If you would like more information on the market opportunities in Indonesia, consider joining the Australia Indonesia Business Council (www.aibc.com.au), who can help your business with the networking, advocacy and business tools to succeed in the new emerging Indonesia.

Manage your risk: business in China is about having the right partner

China is for many businesses the great big unknown. It seems to hold so much potential, it is powerful, it is the source of low cost manufacturing, and shouldn’t your company be looking at entering the Chinese market in some capacity? China is also a large market in its own right and this is another opportunity which you could take advantage. But how do you do it?

China the forbidden country?

We have all heard the horror stories of business failure in China, or Intellectual Property being stolen and a product that is identical to your being launched on the global market place as a competitor. This is not necessarily how things need to be for a company looking to invest in China in any capacity.  It is critical for the success of any business venture for you to manage your exposure to risk, and with China, you may need to consider many more factors then those risk factors that are common in established ‘western’ markets.

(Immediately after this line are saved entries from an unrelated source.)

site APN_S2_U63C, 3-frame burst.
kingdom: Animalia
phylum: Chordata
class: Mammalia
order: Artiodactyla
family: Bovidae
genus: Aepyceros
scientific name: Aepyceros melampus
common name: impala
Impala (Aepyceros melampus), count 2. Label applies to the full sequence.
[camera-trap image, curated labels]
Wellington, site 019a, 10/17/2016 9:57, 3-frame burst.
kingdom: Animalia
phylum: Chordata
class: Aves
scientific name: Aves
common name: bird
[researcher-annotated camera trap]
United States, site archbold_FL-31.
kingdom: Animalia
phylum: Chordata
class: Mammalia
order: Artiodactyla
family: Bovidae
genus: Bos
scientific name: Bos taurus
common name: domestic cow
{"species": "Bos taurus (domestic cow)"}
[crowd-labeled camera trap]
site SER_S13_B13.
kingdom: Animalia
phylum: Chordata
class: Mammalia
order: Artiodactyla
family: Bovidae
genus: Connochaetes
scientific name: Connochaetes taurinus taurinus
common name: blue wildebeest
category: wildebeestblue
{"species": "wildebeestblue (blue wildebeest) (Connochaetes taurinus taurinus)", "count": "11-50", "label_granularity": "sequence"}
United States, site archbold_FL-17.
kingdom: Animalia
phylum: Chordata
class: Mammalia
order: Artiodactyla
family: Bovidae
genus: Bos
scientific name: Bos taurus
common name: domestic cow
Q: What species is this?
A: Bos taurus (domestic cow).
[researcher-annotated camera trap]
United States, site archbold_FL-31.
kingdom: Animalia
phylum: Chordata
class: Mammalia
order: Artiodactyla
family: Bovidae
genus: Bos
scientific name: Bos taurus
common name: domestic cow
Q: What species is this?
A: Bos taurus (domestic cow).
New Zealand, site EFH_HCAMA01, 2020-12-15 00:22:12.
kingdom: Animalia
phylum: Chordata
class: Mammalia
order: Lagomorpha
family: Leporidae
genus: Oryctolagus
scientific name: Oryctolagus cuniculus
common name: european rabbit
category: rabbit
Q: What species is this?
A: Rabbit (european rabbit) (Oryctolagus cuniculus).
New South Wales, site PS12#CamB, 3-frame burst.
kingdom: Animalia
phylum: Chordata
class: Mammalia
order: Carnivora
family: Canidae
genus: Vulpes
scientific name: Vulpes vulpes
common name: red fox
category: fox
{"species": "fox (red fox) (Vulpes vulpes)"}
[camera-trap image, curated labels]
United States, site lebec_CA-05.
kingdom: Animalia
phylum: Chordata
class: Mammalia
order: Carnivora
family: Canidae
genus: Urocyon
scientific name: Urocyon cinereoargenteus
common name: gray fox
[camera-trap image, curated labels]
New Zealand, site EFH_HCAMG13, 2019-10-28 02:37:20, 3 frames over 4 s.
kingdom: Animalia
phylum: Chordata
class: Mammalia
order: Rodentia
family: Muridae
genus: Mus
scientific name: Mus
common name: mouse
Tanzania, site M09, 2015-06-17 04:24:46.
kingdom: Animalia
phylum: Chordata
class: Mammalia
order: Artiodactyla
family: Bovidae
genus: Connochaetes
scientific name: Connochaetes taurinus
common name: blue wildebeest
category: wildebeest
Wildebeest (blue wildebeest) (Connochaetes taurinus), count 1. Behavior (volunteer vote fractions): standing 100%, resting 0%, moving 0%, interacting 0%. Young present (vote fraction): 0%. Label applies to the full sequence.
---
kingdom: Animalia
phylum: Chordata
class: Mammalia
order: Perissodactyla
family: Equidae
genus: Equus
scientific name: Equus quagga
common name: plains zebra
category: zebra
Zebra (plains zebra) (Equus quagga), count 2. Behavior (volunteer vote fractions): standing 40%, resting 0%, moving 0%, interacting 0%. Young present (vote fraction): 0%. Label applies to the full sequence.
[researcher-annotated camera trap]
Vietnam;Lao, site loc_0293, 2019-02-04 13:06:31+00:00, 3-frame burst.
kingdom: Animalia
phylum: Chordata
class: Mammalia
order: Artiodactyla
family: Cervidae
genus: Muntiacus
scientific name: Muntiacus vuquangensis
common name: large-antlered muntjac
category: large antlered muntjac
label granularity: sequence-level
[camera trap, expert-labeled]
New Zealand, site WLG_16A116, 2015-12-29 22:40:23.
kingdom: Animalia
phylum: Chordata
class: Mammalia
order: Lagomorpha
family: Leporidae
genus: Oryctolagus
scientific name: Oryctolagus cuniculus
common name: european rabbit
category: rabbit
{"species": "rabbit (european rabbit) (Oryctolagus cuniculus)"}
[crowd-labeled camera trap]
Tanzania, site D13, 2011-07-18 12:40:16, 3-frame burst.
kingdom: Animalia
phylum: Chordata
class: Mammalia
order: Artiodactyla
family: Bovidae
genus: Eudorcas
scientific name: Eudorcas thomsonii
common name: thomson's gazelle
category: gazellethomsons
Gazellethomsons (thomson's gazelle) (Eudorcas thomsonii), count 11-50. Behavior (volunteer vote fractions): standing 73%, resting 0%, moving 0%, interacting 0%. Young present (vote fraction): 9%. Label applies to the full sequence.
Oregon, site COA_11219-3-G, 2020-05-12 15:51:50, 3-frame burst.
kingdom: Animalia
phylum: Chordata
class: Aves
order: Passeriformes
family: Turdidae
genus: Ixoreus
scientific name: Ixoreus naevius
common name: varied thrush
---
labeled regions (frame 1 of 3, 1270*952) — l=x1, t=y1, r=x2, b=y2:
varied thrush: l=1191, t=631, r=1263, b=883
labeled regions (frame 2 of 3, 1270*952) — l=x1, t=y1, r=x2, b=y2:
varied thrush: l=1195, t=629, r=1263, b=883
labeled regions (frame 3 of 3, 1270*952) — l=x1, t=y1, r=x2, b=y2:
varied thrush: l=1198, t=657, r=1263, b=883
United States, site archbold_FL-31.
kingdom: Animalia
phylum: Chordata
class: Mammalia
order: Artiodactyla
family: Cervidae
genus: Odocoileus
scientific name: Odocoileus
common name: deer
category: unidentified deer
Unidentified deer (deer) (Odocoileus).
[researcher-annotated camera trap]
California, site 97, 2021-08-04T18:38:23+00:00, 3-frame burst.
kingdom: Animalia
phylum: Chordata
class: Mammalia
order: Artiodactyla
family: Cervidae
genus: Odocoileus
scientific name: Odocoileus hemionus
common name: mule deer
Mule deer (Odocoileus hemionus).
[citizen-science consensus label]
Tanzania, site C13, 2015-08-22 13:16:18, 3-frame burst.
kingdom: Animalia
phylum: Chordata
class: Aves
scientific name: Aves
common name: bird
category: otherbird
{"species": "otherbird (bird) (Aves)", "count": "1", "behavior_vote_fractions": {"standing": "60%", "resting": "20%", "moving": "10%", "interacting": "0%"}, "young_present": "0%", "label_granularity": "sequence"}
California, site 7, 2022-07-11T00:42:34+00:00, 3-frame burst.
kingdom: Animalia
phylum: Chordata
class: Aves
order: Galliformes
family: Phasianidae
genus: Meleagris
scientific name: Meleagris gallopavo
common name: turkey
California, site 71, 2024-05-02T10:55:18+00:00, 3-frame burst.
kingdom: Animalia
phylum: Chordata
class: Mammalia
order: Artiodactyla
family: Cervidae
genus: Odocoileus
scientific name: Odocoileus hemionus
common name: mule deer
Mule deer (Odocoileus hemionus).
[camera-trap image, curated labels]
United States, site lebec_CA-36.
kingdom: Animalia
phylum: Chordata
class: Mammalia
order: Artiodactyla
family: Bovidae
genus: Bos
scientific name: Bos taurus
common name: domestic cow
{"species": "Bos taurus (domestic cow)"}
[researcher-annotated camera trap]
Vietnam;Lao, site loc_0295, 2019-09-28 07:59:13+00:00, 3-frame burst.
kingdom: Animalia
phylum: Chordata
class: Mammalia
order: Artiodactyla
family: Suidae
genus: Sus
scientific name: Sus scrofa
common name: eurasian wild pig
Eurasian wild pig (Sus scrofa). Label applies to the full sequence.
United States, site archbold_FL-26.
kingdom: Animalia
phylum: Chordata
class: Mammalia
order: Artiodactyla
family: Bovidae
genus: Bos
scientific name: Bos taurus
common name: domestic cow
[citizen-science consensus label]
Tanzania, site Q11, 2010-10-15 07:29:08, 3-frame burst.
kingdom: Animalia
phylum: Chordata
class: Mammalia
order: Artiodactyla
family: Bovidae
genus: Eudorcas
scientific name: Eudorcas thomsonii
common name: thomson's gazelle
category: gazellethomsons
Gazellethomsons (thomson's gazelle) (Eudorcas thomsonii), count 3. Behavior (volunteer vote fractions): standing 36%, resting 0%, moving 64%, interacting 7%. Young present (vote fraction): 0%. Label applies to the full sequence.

So how do you go about entering the Chinese market?

There are of course a few ways in which you can enter the Chinese market, those which are high risk, such as searching for manufacturers on the Internet. A simple search on http://www.alibaba.com will show you a plethora of manufacturers who can provide products to any specification required, and many will have pictures of their “manufacturing plant”.  Using this method of finding a business partner in China is rife with danger and risk. How do you know that the manufacturer is who they say they are? are they a middleman? or the manufacturer themselves? can you afford to take the risk? and are you getting the best deal possible? The answer to all these questions may indeed be NO!! The old refrain “buyer beware” is important whenever you enter into business relationships of this kind.

As in any culture and country, there are good people, and bad people, people who will do the right things and those who will try to take advantage of you and rip you off. But there are ways of offsetting this risk in China. The Chinese appreciate and treasure relationships, so you need to be aware of this with any business venture in China.  An alternative to the high risk strategy described above is to attempt to minimise your risk exposure by conducting research on the ground in China. If you want to succeed in business in China, then you need to get over to China and meet with business people who can help you, either with a joint venture, or who can help you establish a wholly owned subsidiary. It is important that as a western company that you engage good people and partners to investigate the Chinese market. Each market opportunity is unique in China, and as a consequence any investigation needs to be unique. It is here that specialist “China” companies such as The Australia China Development Company (www.tacdc.com.au) can help. Companies of this kind specialise in investigating market opportunities for western companies looking to invest in China. They can find the opportunities on the ground in China for your company, and perform a full time role that saves your company the time and manpower to fully investigate the Chinese market.

It is important to remember that this all takes time and there are no real quick deals to be made in China. If you want a good long lasting deal then you need to be prepared for the long haul. Ultimately however if you engage the right business partner to help you, your success in China will be for the long-term.